Friday, April 18, 2008

Sports and Academics

Back in the days of my father, who played several high school sports in the '50s, a guy couldn't play unless his grade point average (GPA) was no lower than a "C" - 2.0 on a four point scale. That's just the way it was. That criteria held true when I was in high school in the '70s as well - no one could participate in high school sports with anything lower than a 2.0 GPA.

We are doing many things in our district to equip our students for life after high school, as they become productive and positive adults. Our core curriculum is being beefed up. Technology is getting serious attention, as we strive to give our kids the best educational foundation available. Several other things are in the works, for the benefit of our students.

So it was with some surprise and alarm that I discovered Swanton was subscribing to the lowest possible academic criteria for sports eligibility as established by the OHSAA (of which we are a member) : a 1.0 on a four point scale. That is only slightly above failing! On April 14th, I sent a letter to several board members of the OHSAA, asking how they could state that one mission of the organization is to "recognize and promote academics" when the academic eligibility to play is set so terribly low.

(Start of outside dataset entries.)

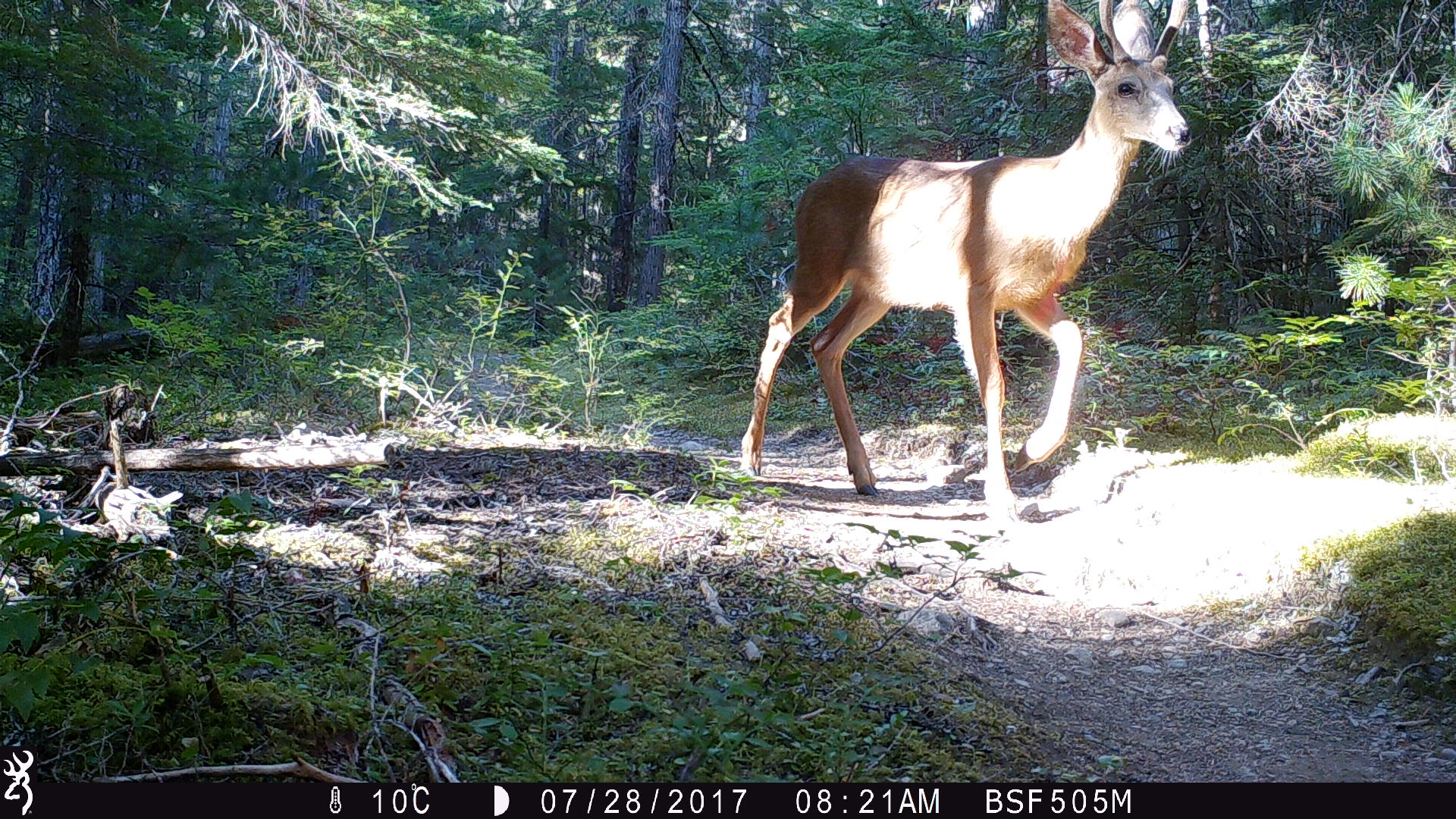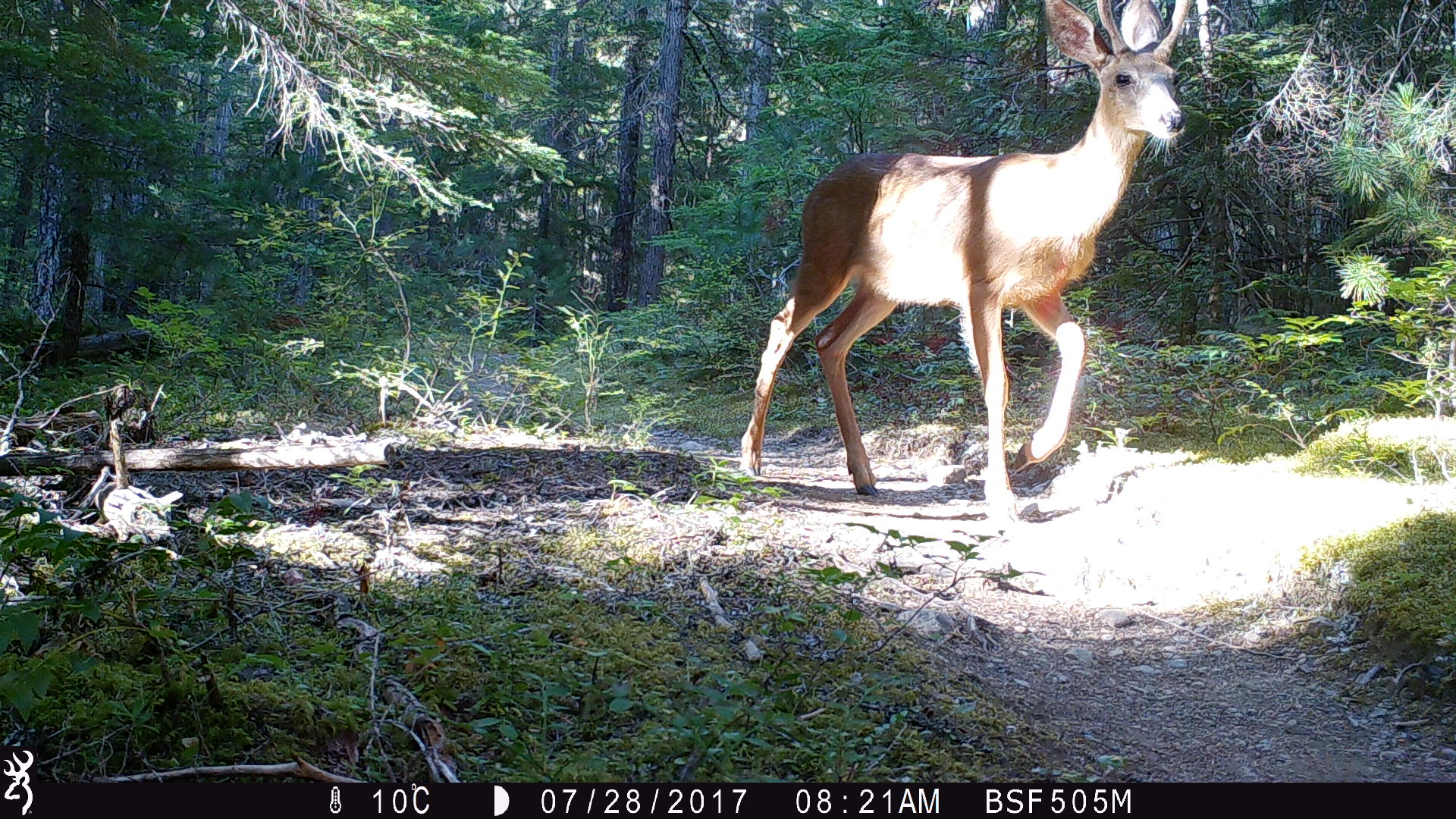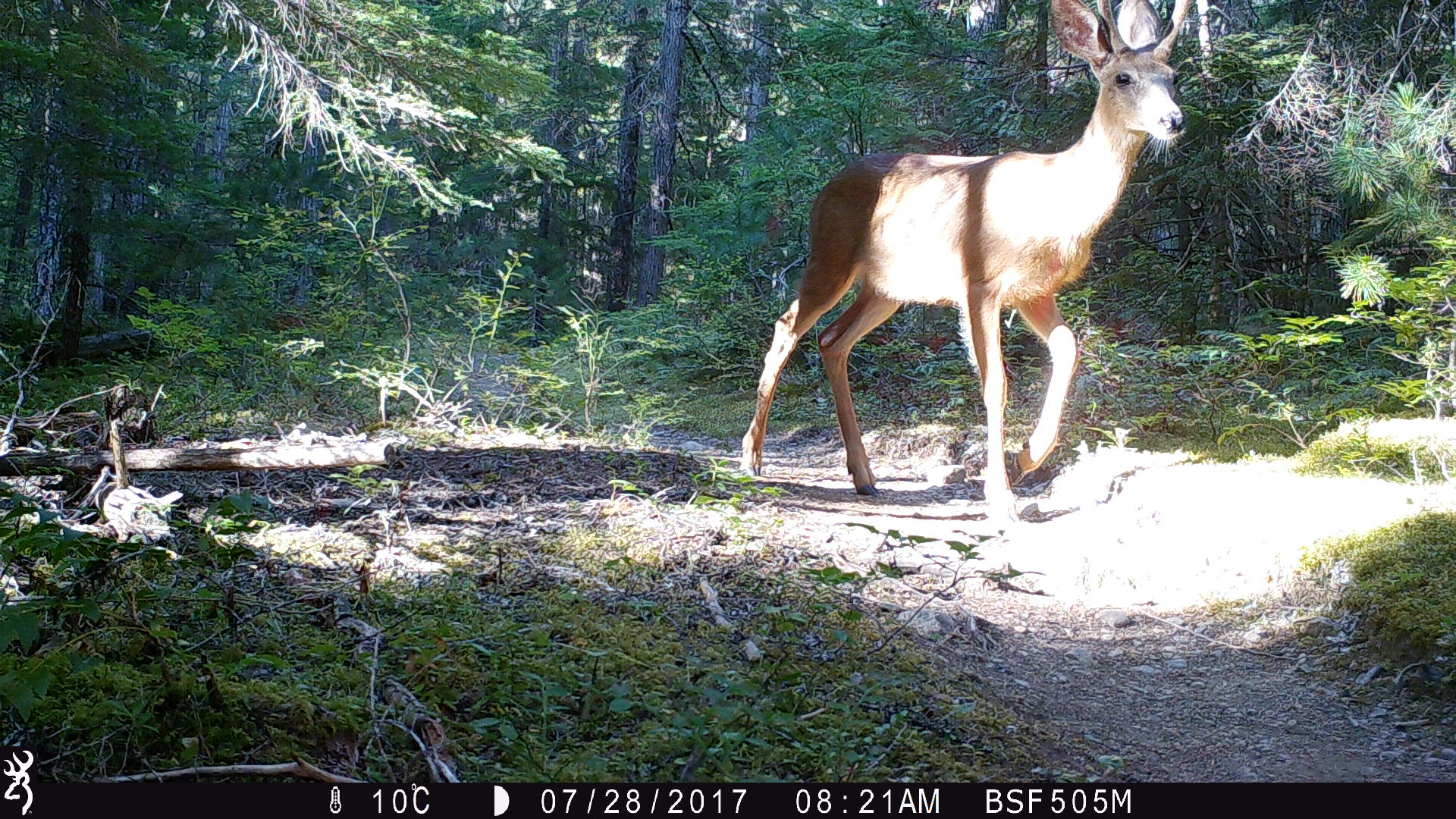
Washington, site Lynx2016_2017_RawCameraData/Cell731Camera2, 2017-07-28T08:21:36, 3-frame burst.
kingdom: Animalia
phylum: Chordata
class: Mammalia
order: Artiodactyla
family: Cervidae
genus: Odocoileus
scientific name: Odocoileus hemionus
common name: mule deer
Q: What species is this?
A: Odocoileus hemionus (mule deer).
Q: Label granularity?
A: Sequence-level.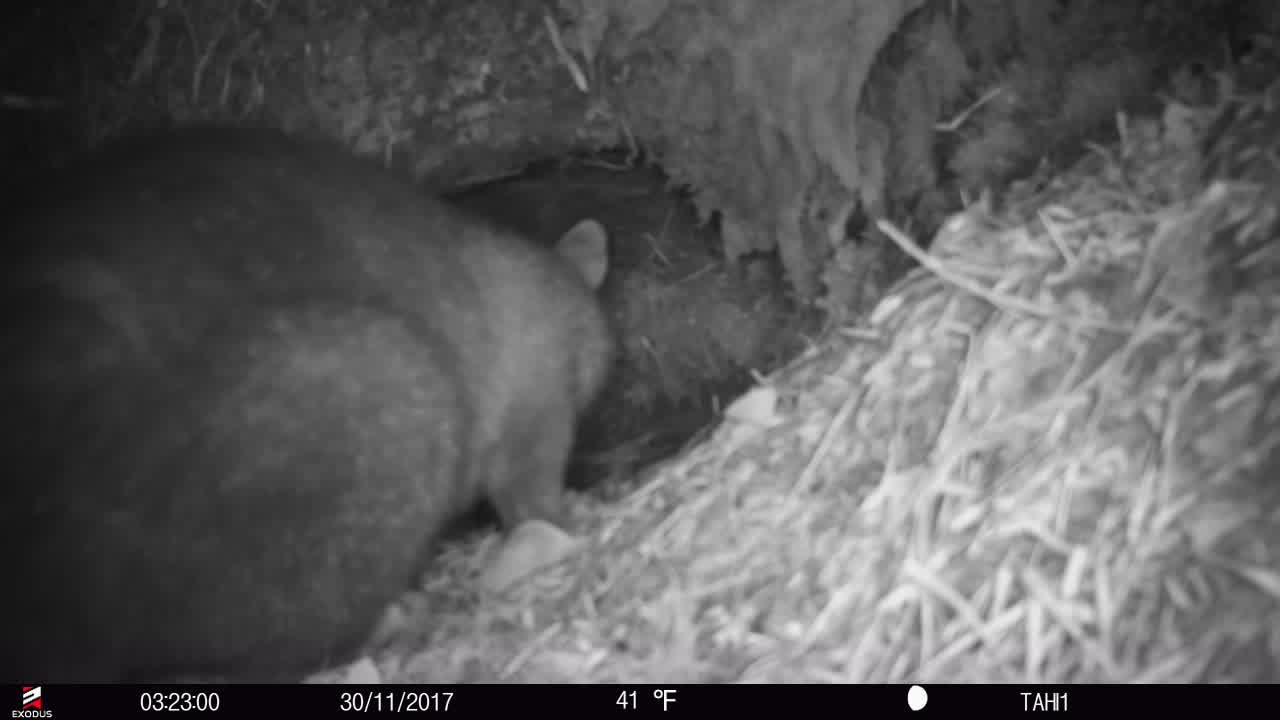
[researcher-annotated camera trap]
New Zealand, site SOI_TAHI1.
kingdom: Animalia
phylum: Chordata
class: Mammalia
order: Diprotodontia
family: Phalangeridae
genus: Trichosurus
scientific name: Trichosurus vulpecula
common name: common brushtail possum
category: possum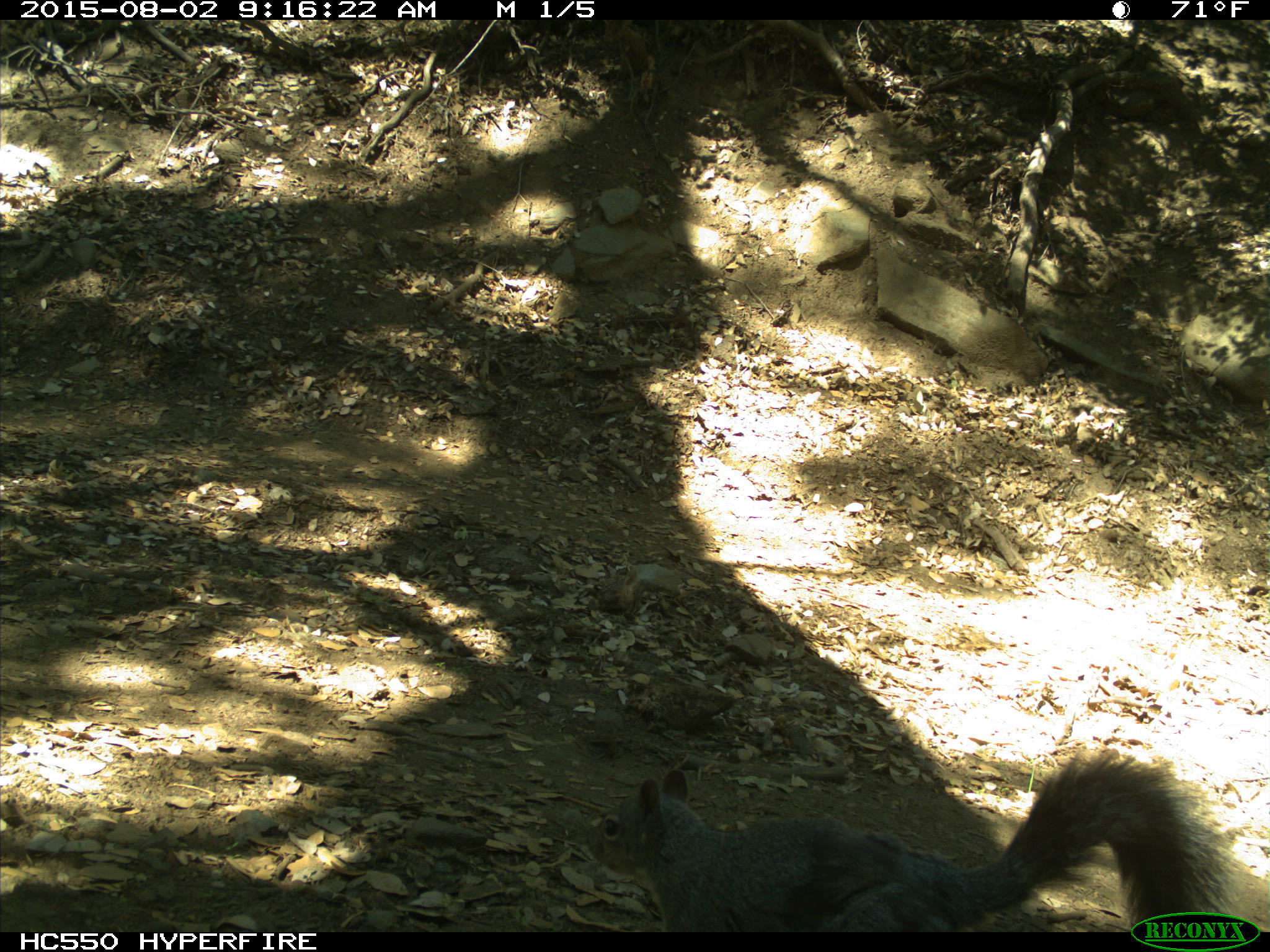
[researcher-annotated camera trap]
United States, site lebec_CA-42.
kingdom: Animalia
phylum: Chordata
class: Mammalia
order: Rodentia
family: Sciuridae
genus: Sciurus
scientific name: Sciurus carolinensis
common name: eastern gray squirrel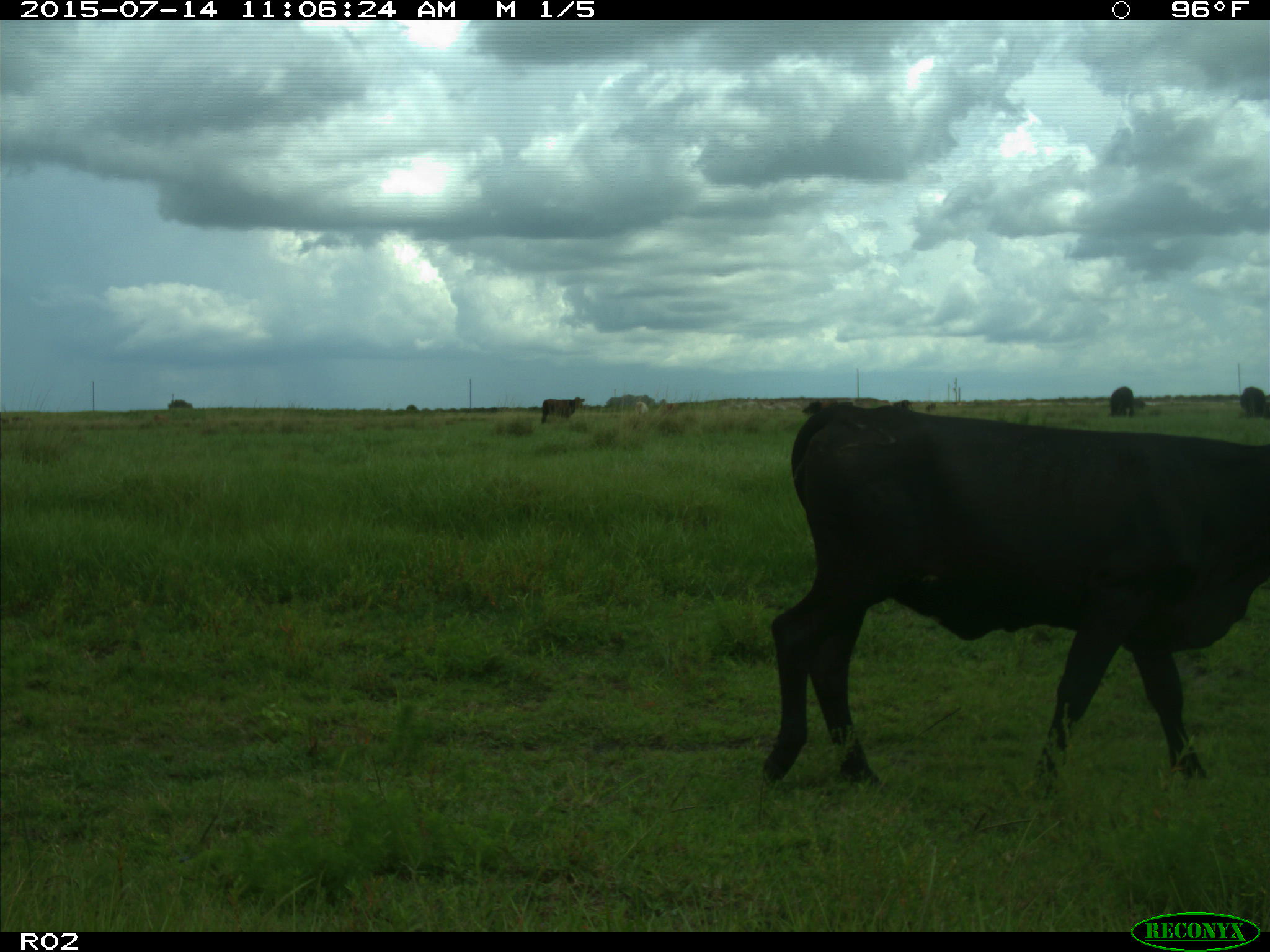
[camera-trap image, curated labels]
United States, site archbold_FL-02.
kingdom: Animalia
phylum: Chordata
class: Mammalia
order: Artiodactyla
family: Bovidae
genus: Bos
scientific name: Bos taurus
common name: domestic cow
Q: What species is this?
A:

Now, before I get cards and letters - I realize that the OHSAA standards are the minimum, and that member schools are within their rights to require a higher standard than that minimum level. So I did a little survey of my own.

I went online to school websites, and also popped an email to the principals and athletic directors of 34 high schools in the four-county area, plus a few of our neighbors such as Maumee, Perrysburg, Sylvania, and Springfield, all members of OHSAA. Of those from whom I received information, only 2 used the minimum standards for academic eligibility, and Swanton was one of them.

That's the bad news.

Bryan and Bowling Green enforce 1.85 and 1.7, respectively. The vast majority of the rest use a 1.5 requirement, with varying methods to keep the kids at that level, such as requiring study tables when a grade dips or using weekly eligibility. (I made up a spreadsheet of this information, and if you'd like a copy just send me a note with your email address.)

Having fully expected to find schools using the old 2.0 standard, I confess to being very surprised at the results of my survey. Many parents with whom I spoke (at Swanton and other schools) were surprised as well, so at least I was in good company. Most were VERY surprised to learn how low the standards had dipped since their own high school days.

Anyway, I made a short statement and presentation at our April BOE meeting, and it seemed to meet with general approval (except from Dennis Heban - he told me later that it is inappropriate for a Board member to dictate to administrators what they should be doing. . . that They should recommend things to Us for approval, not the other way around, really . . . so evidently I went about this the wrong way - which shows my ignorance of how things should be done! how embarrassing!!)

The principal and assistant principal, along with our athletic director, put their heads together and came up with a recommendation that Swanton move to a 1.5 criteria. Given what I now know of our neighboring schools, that seems to be a reasonable compromise and a definite step in the right direction for our kids.

That's the good news!

Anything we can do to encourage our kids to do their best, is a positive thing!